<<<<

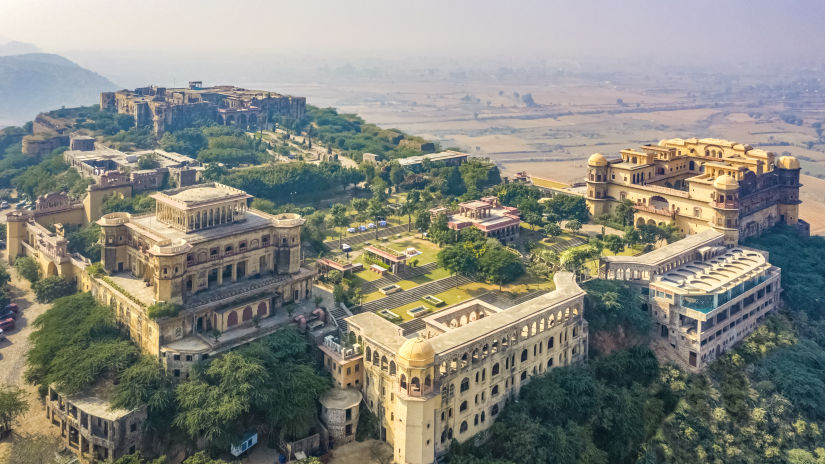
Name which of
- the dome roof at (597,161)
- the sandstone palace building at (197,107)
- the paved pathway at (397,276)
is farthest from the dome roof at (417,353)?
the sandstone palace building at (197,107)

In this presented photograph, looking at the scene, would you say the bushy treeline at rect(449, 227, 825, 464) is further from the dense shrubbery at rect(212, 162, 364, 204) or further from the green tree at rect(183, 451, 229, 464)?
the dense shrubbery at rect(212, 162, 364, 204)

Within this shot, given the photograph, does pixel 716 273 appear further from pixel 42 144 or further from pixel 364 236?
pixel 42 144

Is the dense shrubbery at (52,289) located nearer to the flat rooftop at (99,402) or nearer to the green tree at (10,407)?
the green tree at (10,407)

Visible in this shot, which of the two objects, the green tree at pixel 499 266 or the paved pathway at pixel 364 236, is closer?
the green tree at pixel 499 266

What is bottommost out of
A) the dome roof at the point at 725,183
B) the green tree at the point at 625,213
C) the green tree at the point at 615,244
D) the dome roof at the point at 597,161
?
the green tree at the point at 615,244

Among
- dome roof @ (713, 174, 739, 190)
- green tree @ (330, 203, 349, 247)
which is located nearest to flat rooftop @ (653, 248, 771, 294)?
dome roof @ (713, 174, 739, 190)

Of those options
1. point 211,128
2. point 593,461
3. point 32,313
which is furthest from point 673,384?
point 211,128

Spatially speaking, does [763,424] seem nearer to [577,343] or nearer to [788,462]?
[788,462]

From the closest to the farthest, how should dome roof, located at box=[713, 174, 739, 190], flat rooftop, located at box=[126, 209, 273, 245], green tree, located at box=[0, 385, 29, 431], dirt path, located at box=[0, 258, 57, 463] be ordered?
green tree, located at box=[0, 385, 29, 431] < dirt path, located at box=[0, 258, 57, 463] < flat rooftop, located at box=[126, 209, 273, 245] < dome roof, located at box=[713, 174, 739, 190]
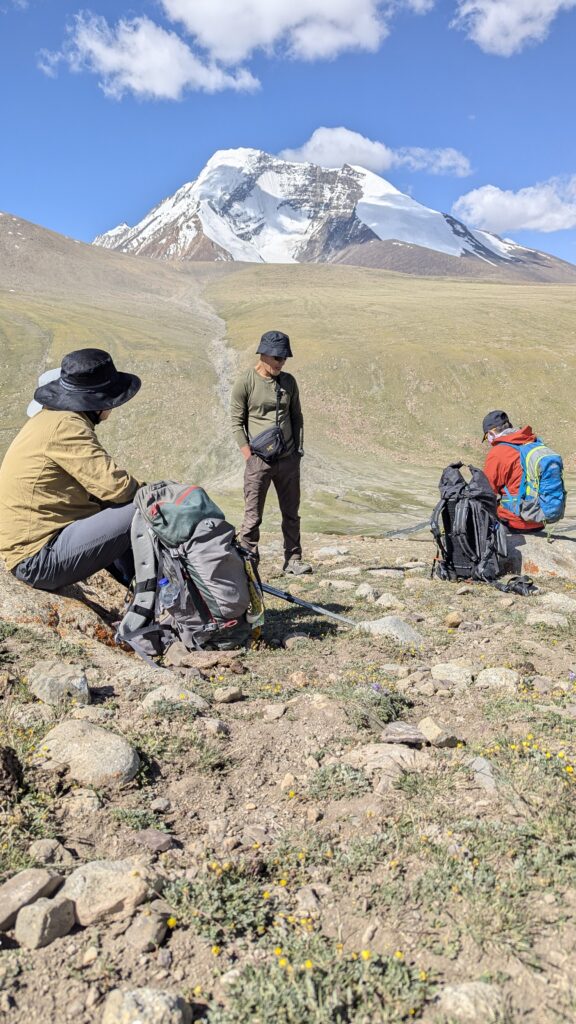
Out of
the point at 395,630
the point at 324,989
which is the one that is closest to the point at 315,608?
the point at 395,630

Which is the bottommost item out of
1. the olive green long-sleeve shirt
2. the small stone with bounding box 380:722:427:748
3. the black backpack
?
the small stone with bounding box 380:722:427:748

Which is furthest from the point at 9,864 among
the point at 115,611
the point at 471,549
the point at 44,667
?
the point at 471,549

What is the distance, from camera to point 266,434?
9.16 m

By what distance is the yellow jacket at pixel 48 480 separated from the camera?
18.4ft

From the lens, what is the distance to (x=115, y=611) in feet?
22.7

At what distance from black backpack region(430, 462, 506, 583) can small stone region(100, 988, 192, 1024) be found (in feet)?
24.7

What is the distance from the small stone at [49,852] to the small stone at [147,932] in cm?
53

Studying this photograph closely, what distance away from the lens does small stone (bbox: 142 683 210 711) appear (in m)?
4.60

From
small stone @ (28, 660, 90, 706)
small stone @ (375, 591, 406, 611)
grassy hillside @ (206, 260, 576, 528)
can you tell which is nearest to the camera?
small stone @ (28, 660, 90, 706)

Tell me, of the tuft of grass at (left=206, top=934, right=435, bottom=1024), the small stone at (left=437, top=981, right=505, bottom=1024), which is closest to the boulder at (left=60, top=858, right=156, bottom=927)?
the tuft of grass at (left=206, top=934, right=435, bottom=1024)

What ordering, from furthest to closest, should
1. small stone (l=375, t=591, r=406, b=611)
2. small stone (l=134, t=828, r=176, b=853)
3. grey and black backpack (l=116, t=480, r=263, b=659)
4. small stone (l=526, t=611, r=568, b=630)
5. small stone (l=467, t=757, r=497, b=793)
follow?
small stone (l=375, t=591, r=406, b=611), small stone (l=526, t=611, r=568, b=630), grey and black backpack (l=116, t=480, r=263, b=659), small stone (l=467, t=757, r=497, b=793), small stone (l=134, t=828, r=176, b=853)

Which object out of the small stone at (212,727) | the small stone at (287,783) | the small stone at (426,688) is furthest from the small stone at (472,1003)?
the small stone at (426,688)

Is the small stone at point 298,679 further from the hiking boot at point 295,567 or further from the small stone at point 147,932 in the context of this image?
the hiking boot at point 295,567

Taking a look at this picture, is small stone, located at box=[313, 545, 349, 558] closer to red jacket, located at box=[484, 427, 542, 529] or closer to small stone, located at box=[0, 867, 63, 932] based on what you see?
red jacket, located at box=[484, 427, 542, 529]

>>>>

Written task -
Your task is to copy the entries in full and exactly, without any images.

Answer -
Name which of
- the dome roof at (597,161)
- the sandstone palace building at (197,107)
- the paved pathway at (397,276)
is farthest from the dome roof at (417,353)?
the sandstone palace building at (197,107)

In this presented photograph, looking at the scene, would you say the bushy treeline at rect(449, 227, 825, 464) is further from the dense shrubbery at rect(212, 162, 364, 204) or further from the green tree at rect(183, 451, 229, 464)?
the dense shrubbery at rect(212, 162, 364, 204)

Within this shot, given the photograph, does pixel 716 273 appear further from pixel 42 144 or further from pixel 364 236?
pixel 42 144

Is the dense shrubbery at (52,289) located nearer to the flat rooftop at (99,402) or nearer to the green tree at (10,407)?
the green tree at (10,407)

Visible in this shot, which of the two objects, the green tree at pixel 499 266 or the paved pathway at pixel 364 236, is closer?
the green tree at pixel 499 266

What is bottommost out of
A) the dome roof at the point at 725,183
B) the green tree at the point at 625,213
C) the green tree at the point at 615,244
D) the dome roof at the point at 597,161
?
the green tree at the point at 615,244

Among
- dome roof @ (713, 174, 739, 190)
- green tree @ (330, 203, 349, 247)
which is located nearest to flat rooftop @ (653, 248, 771, 294)?
dome roof @ (713, 174, 739, 190)

Of those options
1. point 211,128
2. point 593,461
3. point 32,313
which is furthest from point 673,384?
point 211,128

Spatially speaking, does [763,424] seem nearer to [577,343] or nearer to [788,462]?
[788,462]

From the closest to the farthest, how should dome roof, located at box=[713, 174, 739, 190], flat rooftop, located at box=[126, 209, 273, 245], green tree, located at box=[0, 385, 29, 431], dirt path, located at box=[0, 258, 57, 463] be ordered?
green tree, located at box=[0, 385, 29, 431] < dirt path, located at box=[0, 258, 57, 463] < flat rooftop, located at box=[126, 209, 273, 245] < dome roof, located at box=[713, 174, 739, 190]
Out of
the point at 395,630
the point at 324,989
which is the one that is closest to the point at 315,608?
the point at 395,630

Which is the bottommost item out of
1. the olive green long-sleeve shirt
2. the small stone with bounding box 380:722:427:748
3. the black backpack
?
the small stone with bounding box 380:722:427:748

Which is furthest from the point at 9,864 among
the point at 115,611
the point at 471,549
the point at 44,667
?
the point at 471,549

What is the distance, from camera to point 266,434?
9.16 m

By what distance is the yellow jacket at pixel 48 480 separated from the camera?
18.4ft

From the lens, what is the distance to (x=115, y=611) in feet?
22.7

At what distance from black backpack region(430, 462, 506, 583) can small stone region(100, 988, 192, 1024) be found (in feet)?
24.7

What is the distance from the small stone at [49,852] to the small stone at [147,932] in cm?
53

Studying this photograph closely, what distance away from the lens does small stone (bbox: 142 683 210 711) appear (in m)?
4.60

From
small stone @ (28, 660, 90, 706)
small stone @ (375, 591, 406, 611)
grassy hillside @ (206, 260, 576, 528)
can you tell which is nearest to the camera?
small stone @ (28, 660, 90, 706)

Tell me, of the tuft of grass at (left=206, top=934, right=435, bottom=1024), the small stone at (left=437, top=981, right=505, bottom=1024), which is closest to the boulder at (left=60, top=858, right=156, bottom=927)?
the tuft of grass at (left=206, top=934, right=435, bottom=1024)

What ordering, from furthest to closest, should
1. small stone (l=375, t=591, r=406, b=611)
2. small stone (l=134, t=828, r=176, b=853)
3. grey and black backpack (l=116, t=480, r=263, b=659)
4. small stone (l=526, t=611, r=568, b=630)
5. small stone (l=467, t=757, r=497, b=793)
follow?
small stone (l=375, t=591, r=406, b=611), small stone (l=526, t=611, r=568, b=630), grey and black backpack (l=116, t=480, r=263, b=659), small stone (l=467, t=757, r=497, b=793), small stone (l=134, t=828, r=176, b=853)

Which object out of the small stone at (212,727) | the small stone at (287,783) | the small stone at (426,688) is furthest from the small stone at (472,1003)?
the small stone at (426,688)

Is the small stone at point 298,679 further from the hiking boot at point 295,567 or further from the small stone at point 147,932 in the context of this image?
the hiking boot at point 295,567

Taking a look at this picture, is small stone, located at box=[313, 545, 349, 558] closer to red jacket, located at box=[484, 427, 542, 529] or closer to small stone, located at box=[0, 867, 63, 932] based on what you see?
red jacket, located at box=[484, 427, 542, 529]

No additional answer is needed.